I just stared at her blankly. It wasn’t mindreading or anything—she had an eye for small details, putting things together, and she indicated my pocket, where I’d put the last scrap of the note—the note whose actual contents I hadn’t shared, even while I’d passed out pieces with an enchantment that should have precluded all brooding. My confusion was because—she’d asked. I wasn’t used to anyone inquiring after me, or for that matter even noticing when I’m upset. Unless I’m sufficiently upset that I start conveying the impression that I’m about to set everyone around me on fire, which does in fact happen on a not infrequent basis.
I had to think about it to decide that I didn’t, actually, want to talk about the note. I’d never had the option. And having it meant—that I was telling Liu the truth when I nodded to say yes, everything’s okay, and smiled at her, the expression feeling a bit odd and stretchy round my mouth, unfamiliar. Liu smiled back, and then we were in the line, and we all focused on the job of filling our trays.
We’d lost our freshmen in the shuffle: they go last, obviously, and we now had the dubious privilege of going first. But nothing stops you taking extra for their benefit, if you can afford it, and at least for today we could. The walls of the school were still a bit warm from the end-of-term cleansing cycle. Any of the maleficaria that hadn’t been crisped to fine ash were all just starting to creep out of the various dark corners they’d hidden in, and the food was as unlikely to be contaminated as it ever was. So Liu took extra milk cartons for her cousins, and I took seconds of pasta for Aaron, a bit grudgingly. Technically he wasn’t owed anything for bringing the note, not by me; by Scholomance etiquette, that’s all settled outside. But he hadn’t got anything for it outside, after all.
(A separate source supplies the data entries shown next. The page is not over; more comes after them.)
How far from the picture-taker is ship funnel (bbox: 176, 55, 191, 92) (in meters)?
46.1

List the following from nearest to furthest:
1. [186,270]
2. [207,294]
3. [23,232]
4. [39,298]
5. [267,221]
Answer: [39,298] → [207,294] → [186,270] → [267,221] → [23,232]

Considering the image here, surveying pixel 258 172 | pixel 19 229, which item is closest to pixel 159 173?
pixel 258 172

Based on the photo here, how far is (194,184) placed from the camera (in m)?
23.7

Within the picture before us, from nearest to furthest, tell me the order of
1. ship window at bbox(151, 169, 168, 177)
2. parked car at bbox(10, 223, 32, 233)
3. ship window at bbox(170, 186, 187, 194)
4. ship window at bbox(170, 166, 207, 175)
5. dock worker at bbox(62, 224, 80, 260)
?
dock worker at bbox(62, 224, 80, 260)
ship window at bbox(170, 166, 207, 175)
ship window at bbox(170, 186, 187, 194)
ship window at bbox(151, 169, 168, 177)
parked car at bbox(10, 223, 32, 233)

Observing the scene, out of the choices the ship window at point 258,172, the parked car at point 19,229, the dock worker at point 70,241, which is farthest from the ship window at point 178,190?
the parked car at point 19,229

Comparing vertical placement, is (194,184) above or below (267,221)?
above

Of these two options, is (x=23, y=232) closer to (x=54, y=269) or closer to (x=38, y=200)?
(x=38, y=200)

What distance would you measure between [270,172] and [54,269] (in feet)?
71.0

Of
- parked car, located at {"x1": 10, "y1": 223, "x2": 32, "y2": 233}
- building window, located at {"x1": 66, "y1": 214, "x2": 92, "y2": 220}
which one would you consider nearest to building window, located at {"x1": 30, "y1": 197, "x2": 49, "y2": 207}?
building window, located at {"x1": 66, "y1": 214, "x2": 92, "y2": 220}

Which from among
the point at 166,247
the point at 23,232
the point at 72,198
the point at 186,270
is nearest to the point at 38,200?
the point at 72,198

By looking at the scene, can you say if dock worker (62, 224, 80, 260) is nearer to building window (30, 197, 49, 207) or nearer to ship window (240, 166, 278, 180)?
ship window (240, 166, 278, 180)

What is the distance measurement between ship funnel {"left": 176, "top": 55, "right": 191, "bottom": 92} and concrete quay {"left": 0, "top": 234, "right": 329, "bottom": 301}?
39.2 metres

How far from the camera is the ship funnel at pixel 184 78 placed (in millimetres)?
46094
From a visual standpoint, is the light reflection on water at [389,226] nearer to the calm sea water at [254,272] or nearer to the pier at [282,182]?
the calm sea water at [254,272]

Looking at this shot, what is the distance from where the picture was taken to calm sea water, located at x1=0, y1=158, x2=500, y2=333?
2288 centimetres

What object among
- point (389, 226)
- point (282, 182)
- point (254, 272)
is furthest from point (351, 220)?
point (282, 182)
It was odd being almost first out of the queue into the nearly empty cafeteria, with the enormously long tail of kids still snaking along the walls, tripled up, the sophomores poking the freshmen and pointing them at the ceiling tiles and the floor drains and the air vents on the walls, which they’d want to keep an eye on in the future. The last of the folded-up tables were scuttling back into the open space that had been left for the freshman rush, and unfolding back into place with squeals and thumps. My friend Nkoyo—could I think of her as a friend, too? I thought perhaps I could, but I hadn’t been handed a formal engraved notice yet, so I’d be doubtful a while longer—had got out in front with her best mates; she was at a prime table, positioned in the ring that’s exactly between the walls and the line, under only two ceiling tiles, with the nearest floor drain four tables away. She was standing up tall and waving us over, easy to spot: she was wearing a brand-new top and baggy trousers, each in a beautiful print of mixed wavy lines that I was fairly sure had enchantments woven in. This is the day of the year when everyone breaks out the one new outfit per year most of us brought in—my own extended wardrobe sadly got incinerated freshman year—and she had clearly been saving this one for senior year. Jowani was bringing over two big jugs of water while Cora did the perimeter wards.
It was odd, walking through the cafeteria over to join them. Even if we hadn’t been offered an actual invitation, there were loads of good tables still open, and all the bad ones. I’ve occasionally ended up with my pick of tables before, but that’s always been a bad and risky move born of getting to the cafeteria too early, usually as an act of desperation when I’d had too many days of bad luck with my meals. Now it was just the ordinary course of things.